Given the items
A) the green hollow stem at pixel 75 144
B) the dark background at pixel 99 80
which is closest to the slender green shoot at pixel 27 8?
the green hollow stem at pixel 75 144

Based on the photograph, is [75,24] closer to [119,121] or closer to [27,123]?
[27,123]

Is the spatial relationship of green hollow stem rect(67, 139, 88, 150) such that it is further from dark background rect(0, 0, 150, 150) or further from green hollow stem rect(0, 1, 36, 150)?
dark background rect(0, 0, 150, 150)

◆ Your goal ◆
Reproduce the entire listing above word for word, with every line in its original order.

◆ Answer to this task ◆
Given the items
A) the green hollow stem at pixel 75 144
B) the dark background at pixel 99 80
which is closest to the slender green shoot at pixel 27 8?
the green hollow stem at pixel 75 144

Based on the photograph, is [75,24] closer to [119,121] or closer to [27,123]?
[27,123]

Is the spatial relationship of green hollow stem rect(67, 139, 88, 150) such that it is further from dark background rect(0, 0, 150, 150) or further from green hollow stem rect(0, 1, 36, 150)?
dark background rect(0, 0, 150, 150)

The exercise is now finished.